## Enunciado 1
No texto sobre a exaustão, que horas são quando começa a rotina de ir para casa?
## Enunciado 2
Continue o texto sobre a exaustão a partir de onde ele para, com o mesmo tom e na primeira pessoa.

---------- Trecho do texto ----------

Exaustão....


São 18 horas e me dirijo à minha habitual rotina de ir para casa. Bater ponto, levantar, pegar minha mochila e sair corredor à fora dando até amanhã para as pessoas de sempre. Engraçado como essa semana tudo parece mais monótono que de costume, como se eu simplesmente tivesse me arrastando para fazer cada movimento do meu dia-a-dia. A vida para a sociedade é como uma montanha russa. Um descontentamento contente. Uma corrida. Uma luta. E essas batalhas diárias nem sempre são vencidas por todos. Como diziam-me antigamente: a cada dia sai de casa um tolo e um esperto. Acho que essa semana estou acordando como tola todos os dias. Tola por estar me importando com coisas que sempre me importei, mas nesse momento tudo parece ser inútil, e me dói demais. Tudo está me doendo demais, porém estou anestesiada e ainda não descobri porquê. Talvez eu tenha me dado uma injeção que nunca tive antes, para que eu possa entender que a vida é mais do que toda essa atenção que eu esteja precisando. Quando digo precisando, me refiro a uma necessidade ilógica, onde nem eu mesma entendo. É como se minha vida só estivesse sendo vivida com isso. Precisar de alguém é comum entre muitas pessoas, a questão envolve carência, como alguém precisa de vitamina C.

---------- Material fornecido ----------

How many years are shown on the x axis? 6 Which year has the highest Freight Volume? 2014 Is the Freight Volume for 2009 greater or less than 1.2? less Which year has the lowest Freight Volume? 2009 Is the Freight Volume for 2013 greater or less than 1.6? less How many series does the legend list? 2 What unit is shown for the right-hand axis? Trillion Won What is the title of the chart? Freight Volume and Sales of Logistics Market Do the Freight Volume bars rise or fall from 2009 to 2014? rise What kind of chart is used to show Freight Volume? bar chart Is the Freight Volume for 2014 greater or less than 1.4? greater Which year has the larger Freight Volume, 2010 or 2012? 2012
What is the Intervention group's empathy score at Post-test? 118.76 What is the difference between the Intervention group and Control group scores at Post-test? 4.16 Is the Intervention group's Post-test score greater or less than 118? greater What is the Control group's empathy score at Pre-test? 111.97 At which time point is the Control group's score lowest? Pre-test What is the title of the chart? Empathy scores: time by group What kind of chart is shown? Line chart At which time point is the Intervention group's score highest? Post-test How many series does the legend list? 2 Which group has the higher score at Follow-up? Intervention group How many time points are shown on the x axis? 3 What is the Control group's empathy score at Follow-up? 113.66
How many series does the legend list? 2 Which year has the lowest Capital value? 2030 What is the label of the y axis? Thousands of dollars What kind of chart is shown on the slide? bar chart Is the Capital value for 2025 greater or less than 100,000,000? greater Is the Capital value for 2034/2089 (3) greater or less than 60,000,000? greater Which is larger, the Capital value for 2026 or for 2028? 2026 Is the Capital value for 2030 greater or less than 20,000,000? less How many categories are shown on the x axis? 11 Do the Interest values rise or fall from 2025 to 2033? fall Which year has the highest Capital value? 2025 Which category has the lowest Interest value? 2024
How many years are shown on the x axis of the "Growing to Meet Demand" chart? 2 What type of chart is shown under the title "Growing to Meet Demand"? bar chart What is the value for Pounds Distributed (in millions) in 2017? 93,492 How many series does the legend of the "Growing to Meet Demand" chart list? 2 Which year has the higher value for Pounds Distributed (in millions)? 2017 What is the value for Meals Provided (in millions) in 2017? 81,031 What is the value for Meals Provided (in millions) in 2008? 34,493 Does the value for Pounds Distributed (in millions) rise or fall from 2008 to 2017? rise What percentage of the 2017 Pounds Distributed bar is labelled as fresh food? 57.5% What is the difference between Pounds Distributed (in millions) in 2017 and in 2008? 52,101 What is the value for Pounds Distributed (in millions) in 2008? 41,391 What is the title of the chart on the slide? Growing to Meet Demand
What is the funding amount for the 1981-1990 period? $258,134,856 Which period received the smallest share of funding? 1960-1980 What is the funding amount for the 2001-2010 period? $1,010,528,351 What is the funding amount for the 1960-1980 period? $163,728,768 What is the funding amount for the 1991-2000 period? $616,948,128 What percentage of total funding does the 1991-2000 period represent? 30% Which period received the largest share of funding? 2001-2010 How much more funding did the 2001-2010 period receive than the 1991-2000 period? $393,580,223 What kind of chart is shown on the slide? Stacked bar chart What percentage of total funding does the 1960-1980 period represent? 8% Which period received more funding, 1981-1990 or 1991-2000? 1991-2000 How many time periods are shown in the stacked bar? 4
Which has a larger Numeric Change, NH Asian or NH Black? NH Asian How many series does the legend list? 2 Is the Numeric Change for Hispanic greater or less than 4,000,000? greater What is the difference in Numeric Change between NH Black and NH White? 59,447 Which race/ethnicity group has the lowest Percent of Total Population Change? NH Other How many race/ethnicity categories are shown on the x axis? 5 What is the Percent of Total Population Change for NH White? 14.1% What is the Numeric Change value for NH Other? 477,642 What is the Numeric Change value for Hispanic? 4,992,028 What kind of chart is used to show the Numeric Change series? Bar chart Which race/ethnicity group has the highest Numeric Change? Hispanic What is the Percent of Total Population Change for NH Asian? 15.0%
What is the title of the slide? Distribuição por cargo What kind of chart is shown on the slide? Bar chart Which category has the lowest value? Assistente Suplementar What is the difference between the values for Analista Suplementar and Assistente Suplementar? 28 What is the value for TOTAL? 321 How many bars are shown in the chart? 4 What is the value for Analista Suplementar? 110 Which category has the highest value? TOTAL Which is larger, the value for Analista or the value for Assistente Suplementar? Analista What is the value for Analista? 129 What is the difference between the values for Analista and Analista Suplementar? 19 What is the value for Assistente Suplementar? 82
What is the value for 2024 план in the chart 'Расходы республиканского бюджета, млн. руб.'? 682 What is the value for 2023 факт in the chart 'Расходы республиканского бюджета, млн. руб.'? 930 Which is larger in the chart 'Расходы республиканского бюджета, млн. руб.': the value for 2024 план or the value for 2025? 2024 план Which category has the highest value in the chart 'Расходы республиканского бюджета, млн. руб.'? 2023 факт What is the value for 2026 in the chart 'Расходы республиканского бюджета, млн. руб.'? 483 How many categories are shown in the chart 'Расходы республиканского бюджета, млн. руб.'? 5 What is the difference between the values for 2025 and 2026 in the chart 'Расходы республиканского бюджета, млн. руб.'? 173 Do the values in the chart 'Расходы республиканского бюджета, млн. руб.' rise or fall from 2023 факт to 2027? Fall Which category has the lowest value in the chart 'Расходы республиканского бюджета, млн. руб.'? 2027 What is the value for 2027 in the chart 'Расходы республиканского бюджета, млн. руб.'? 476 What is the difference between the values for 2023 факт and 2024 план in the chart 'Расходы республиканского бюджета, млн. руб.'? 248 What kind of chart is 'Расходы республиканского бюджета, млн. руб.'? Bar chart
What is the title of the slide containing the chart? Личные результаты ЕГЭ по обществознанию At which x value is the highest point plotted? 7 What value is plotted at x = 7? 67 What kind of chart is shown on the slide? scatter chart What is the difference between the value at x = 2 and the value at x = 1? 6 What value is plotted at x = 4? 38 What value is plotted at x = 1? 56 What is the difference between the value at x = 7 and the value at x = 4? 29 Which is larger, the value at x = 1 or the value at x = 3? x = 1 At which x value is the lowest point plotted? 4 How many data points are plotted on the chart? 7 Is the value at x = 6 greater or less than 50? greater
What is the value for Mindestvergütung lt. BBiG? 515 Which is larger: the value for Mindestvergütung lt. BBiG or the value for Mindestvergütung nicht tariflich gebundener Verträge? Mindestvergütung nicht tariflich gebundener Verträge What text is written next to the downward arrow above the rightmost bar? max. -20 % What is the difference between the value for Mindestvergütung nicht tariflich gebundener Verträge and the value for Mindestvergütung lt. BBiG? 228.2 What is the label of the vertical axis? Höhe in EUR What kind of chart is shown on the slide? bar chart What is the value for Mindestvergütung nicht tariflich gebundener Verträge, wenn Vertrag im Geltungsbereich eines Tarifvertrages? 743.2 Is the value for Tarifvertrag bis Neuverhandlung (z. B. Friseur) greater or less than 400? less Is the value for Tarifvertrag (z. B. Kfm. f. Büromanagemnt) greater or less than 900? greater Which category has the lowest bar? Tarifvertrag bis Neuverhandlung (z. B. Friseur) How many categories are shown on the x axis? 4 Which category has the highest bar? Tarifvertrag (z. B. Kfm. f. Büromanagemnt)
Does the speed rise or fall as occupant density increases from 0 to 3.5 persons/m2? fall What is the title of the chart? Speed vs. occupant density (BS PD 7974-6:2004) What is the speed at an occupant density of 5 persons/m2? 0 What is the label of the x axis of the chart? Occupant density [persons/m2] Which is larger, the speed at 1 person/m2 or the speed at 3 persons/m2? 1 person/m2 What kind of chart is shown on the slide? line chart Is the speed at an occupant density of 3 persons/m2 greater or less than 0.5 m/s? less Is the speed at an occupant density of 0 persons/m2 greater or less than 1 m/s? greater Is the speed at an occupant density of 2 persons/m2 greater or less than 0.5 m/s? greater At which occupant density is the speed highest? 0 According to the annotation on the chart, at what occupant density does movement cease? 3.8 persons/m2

----------

## Resposta do exercício 1
São 18 horas.

## Resposta do exercício 2
 Entretanto estou nestes momentos anestésicos, mas com lágrimas todas as noites onde me derreto em dores que tentei não sentir durante minhas oito horas trabalhadas. Me desfaço em lágrimas que me aquecem debaixo dos cobertores pesados dessa depressão que está aparecendo pouco-a-pouco, e mesmo sabendo dessa presença, me nego a quaisquer sintomas. Neste momento sou a anestesia da eutanásia que está dentro de mim e bate em meu coração. E como se eu não percebesse acelera-o em momentos que não compreendo e me fazem chorar e tremer várias vezes com esses pensamentos que surgem como miragem no deserto, como o som distante do piano, como as gotas de chuva em um dia de verão demasiado quente. A dor é tão latejante quanto um chute bem dado na canela. Pudera eu ter por penitência infernal uma centena de chutes ao invés dessa dor.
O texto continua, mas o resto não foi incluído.